A simple aggregation procedure is to count the number of occurrences of a value in a set of data. This can easily be achieved, as shown in the following listing, by iterating over the input array, comparing with the value, and incrementing the counter whenever a match is found. Counter increments are achieved by casting the result of the equality check to an integer and adding that to the counter. When the comparison results in true the counter is incremented by 1 and otherwise by 0. Double square brackets, such as [[1]], denote the array’s dimensionality (the number of dimensions). For instance, public integer matrices are represented with int[[2]]. We use double square brackets to be distinct from C where int[4] denotes a one-dimensional array of length four. Stacking multiple square brackets as int[][][][] would mean that special syntax would be needed for dimensionality-generic code.

pd_shared3p uint count(pd_shared3p uint32[[1]] data,
                       pd_shared3p uint32 value) {
    pd_shared3p uint matchCounter = 0;
    for (uint i = 0; i < size(data); ++ i)
        matchCounter += (uint) (data[i] == value);
    return matchCounter;
}

SecreC puts a lot of emphasis on array processing and tries to make it convenient. For example, many language constructs are lifted to operate pointwise on arrays. One can add two arrays using the exact same syntax as for adding two scalars. Binary arithmetic also allows for one operand to be an array and the other a scalar. Other than being less verbose vectorized operations are in many situations more efficient than loops of scalar operations. It is possible to rewrite the counting function in a more compact style by comparing the value to the data pointwise and summing the resulting Booleans as sum(data == value) where sum is a function defined in the standard library. We will later see that, in addition to conciseness, this version also performs significantly better than the one in the last listing.

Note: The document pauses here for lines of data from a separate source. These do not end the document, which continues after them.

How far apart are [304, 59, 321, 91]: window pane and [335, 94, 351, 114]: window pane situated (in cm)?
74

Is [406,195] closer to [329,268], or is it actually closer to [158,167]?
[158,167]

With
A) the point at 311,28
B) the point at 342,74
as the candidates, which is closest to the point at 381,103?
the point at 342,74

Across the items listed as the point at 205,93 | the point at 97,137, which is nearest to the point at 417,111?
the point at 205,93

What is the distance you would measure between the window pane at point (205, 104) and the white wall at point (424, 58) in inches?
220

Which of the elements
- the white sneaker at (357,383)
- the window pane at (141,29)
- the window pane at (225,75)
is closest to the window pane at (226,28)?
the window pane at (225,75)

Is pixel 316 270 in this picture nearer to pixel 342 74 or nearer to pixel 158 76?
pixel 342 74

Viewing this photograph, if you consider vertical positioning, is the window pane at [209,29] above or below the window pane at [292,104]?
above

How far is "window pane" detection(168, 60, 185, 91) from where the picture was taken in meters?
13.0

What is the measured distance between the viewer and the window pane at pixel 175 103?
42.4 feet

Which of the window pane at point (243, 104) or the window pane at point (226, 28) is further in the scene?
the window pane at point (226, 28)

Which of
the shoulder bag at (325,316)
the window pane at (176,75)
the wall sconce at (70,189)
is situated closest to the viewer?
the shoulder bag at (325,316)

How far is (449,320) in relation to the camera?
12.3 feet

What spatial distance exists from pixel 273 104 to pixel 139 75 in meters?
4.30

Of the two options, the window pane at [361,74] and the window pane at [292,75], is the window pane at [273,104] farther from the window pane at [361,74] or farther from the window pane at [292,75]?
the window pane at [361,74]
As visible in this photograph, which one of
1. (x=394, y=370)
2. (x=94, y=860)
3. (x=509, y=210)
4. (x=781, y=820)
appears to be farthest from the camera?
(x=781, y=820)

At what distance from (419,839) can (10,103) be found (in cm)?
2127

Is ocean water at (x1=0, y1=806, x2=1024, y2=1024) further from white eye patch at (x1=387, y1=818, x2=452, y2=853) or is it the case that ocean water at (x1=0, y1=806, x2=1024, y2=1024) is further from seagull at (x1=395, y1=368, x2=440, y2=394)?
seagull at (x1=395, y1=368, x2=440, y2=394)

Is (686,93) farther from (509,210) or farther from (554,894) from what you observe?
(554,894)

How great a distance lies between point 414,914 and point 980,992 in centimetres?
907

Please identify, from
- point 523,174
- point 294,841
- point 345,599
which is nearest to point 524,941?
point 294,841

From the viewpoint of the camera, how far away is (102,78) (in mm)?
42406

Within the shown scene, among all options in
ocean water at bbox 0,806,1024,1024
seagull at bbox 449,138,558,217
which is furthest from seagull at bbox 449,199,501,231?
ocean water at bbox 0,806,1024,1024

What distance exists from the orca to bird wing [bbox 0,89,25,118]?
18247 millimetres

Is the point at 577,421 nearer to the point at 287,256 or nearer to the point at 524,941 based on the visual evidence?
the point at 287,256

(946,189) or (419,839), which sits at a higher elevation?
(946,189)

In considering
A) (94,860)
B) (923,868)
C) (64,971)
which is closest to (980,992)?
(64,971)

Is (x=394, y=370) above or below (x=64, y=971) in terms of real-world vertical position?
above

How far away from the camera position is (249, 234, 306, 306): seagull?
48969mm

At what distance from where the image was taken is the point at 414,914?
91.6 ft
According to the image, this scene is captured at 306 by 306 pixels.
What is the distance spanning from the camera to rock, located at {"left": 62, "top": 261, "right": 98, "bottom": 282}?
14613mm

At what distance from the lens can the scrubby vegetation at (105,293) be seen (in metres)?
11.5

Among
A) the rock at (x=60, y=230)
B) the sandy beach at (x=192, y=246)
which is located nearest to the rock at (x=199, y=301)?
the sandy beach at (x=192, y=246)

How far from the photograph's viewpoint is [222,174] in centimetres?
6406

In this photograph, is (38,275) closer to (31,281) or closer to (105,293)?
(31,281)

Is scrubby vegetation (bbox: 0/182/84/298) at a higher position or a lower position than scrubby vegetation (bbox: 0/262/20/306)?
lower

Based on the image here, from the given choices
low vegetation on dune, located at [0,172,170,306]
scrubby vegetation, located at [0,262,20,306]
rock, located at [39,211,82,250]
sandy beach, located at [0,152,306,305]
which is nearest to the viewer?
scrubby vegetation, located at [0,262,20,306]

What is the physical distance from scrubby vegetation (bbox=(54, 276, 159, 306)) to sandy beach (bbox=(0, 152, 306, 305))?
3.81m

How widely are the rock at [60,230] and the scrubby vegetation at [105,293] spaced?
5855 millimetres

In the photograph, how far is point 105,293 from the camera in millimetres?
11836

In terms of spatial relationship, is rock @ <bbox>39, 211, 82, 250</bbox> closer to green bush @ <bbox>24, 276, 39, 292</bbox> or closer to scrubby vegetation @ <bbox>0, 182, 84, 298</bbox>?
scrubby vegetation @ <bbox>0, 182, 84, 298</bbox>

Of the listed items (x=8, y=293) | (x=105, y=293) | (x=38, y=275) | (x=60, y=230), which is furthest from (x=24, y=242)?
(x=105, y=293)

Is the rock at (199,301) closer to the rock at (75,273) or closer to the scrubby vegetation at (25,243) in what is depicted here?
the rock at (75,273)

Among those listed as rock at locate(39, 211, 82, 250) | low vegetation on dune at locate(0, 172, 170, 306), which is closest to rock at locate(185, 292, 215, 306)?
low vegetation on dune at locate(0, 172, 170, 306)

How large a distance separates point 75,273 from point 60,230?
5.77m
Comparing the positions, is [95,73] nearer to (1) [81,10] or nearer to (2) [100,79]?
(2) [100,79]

Reshaping and moving data between arrays is very common and to avoid writing verbose loops for such a typical task we support indexing arrays with ranges. Given a one-dimensional array arr the expression arr[b:e] results in an array of length e-b where the elements are taken from the range of indices from b to e-1. If omitted the lower bound is implicitly assumed to be 0 and the upper bound is assumed to be the length of the array. This syntax expands naturally to arbitrary-dimensional arrays and can be mixed with regular indexing. For example, the expression mat[1, :] results in the second column of the matrix mat.

It is possible to change the number of dimensions and dimension sizes of an array. The only requirement is that the number of elements of the resulting array be the same as in the input array. For example, a matrix mat can be flattened into a one-dimensional array with the reshape(mat, size(mat)) expression. More generally, reshape takes arbitrary number of arguments after the first one that indicate the shape of the resulting array. SecreC guarantees that arrays are stored in generalized row-major order. When we flatten a matrix, its first row occurs first in the resulting array, then the second row, and so on. Scalars are allowed to be reshaped into any shape or size.

Protection domain polymorphism

Sharemind is not limited to using a single protection domain kind and can even support the use of multiple protection domains concurrently. This feature makes it possible to re-use code between different security schemes. For example, the function for counting occurrences in an array can be implemented for any scheme that supports comparison, addition, and conversion from Booleans to integers. However, the count implementation is not usable across different security schemes but only on one particular instance of the additive three-party scheme.

To enable reuse across security schemes, SecreC supports protection domain polymorphism using syntax similar to C++ templates. A generic version of the counting function is presented in the following listing where the function has been made polymorphic over any protection domain D but the rest of the code remains unchanged compared to the previous implementation. Note that this includes the public security domain, making the function also usable on public data. In many cases algorithms have a single implementation across multiple protection domains.

template <domain D>
D uint count(D uint32[[1]] data, D uint32 value) {
    D uint matchCounter = 0;
    for (uint i = 0; i < size(data); ++ i)
        matchCounter += (uint) (data[i] == value);
    return matchCounter;
}

Template functions are type checked similarly to C. Type correctness of a template function body is verified only when the function is instantiated to some concrete protection domain. The definition itself is only syntactically verified. Unfortunately this means that when the counting function is called on a protection domain that does not support equality, a type error is raised at the location of the comparison and not where the function is called from. Some other languages overcome a similar problem by restricting type parameters to only types that are known to offer some necessary functionality (such as equality). The restriction can be statically verified at the call site and error is raised when the constraints are not satisfied. For example, Haskell has type classes, rust has traits, and C has proposed concepts. All these solutions add considerable complexity to the language. Thus, we find it an acceptable tradeoff to not have any form of bounded quantification. SecreC programs are at most medium-sized and typically span less than a few thousand lines of code.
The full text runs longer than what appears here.